| EXERCISE PASSAGE |

────────

Appendix C. Utilities for Processing OpenDocument Files

Appendix C. Utilities for Processing OpenDocument Files
Prev		Next

Using XSLT to Indent OpenDocument Files

As an application of the preceding script, we present an alternate method of indenting the unpacked files via a simple XSLT transformation. Example C.4, “XSLT Transformation for Indenting” shows this transformation, which simply copies the entire document tree while setting indent to yes in the <xsl:output> element.

Example C.4. XSLT Transformation for Indenting

<?xml version="1.0"?>
<xsl:stylesheet version="1.0"

────────

| AVAILABLE DATA |
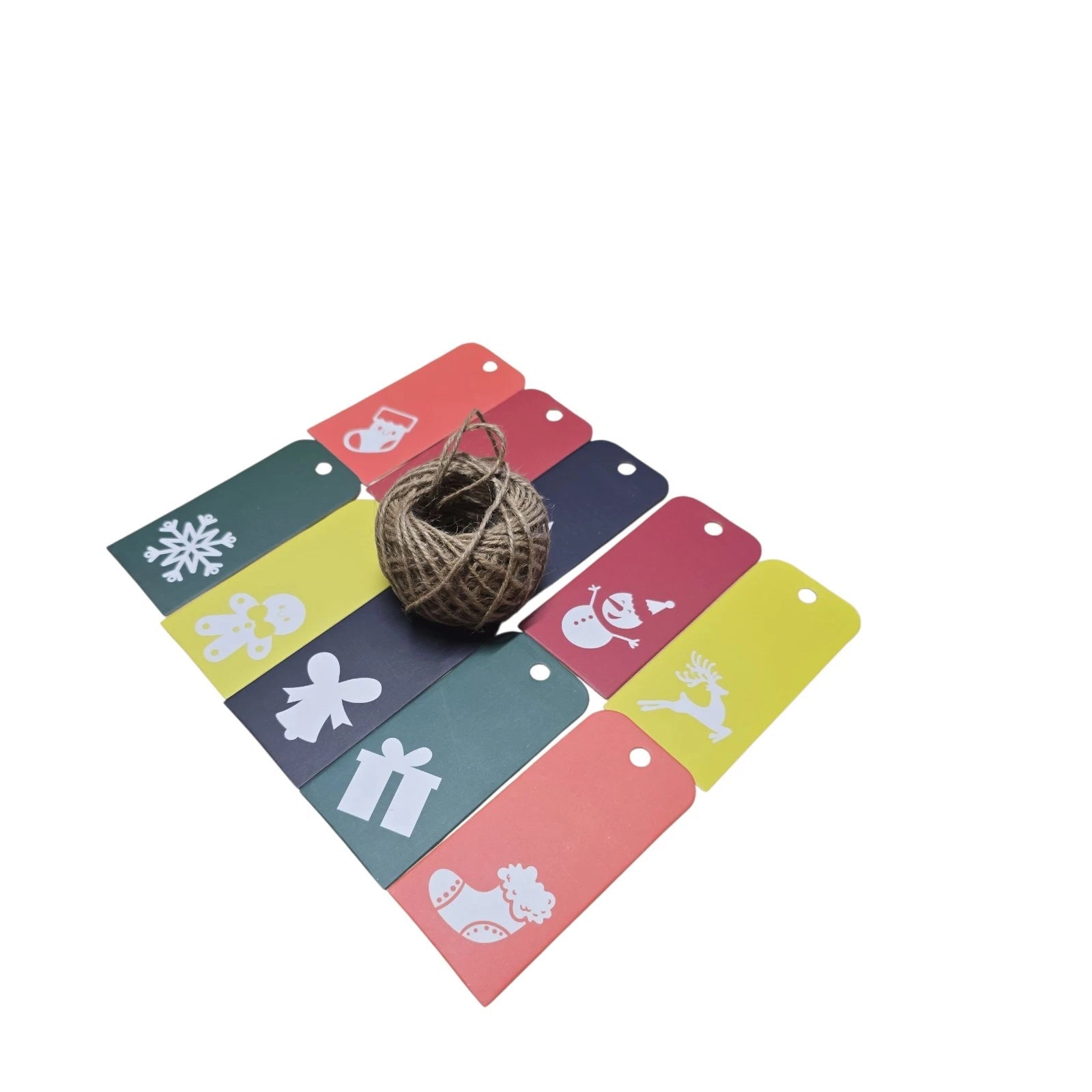 100 Rectangle Scalloped Gift Tags with 20m Jute String 10 Christmas Desing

────────

| WHAT IS BEING ASKED |
Answer these about the appendix page on indenting OpenDocument files:
(a) Which files does the alternate method indent?
(b) What option does the transformation set to yes, and in which element?
(c) What version value does the stylesheet's opening tag give?
The data has no role in this exercise.

| RESPONSE BELOW |
(a) The unpacked files.
(b) indent, in the <xsl:output> element.
(c) 1.0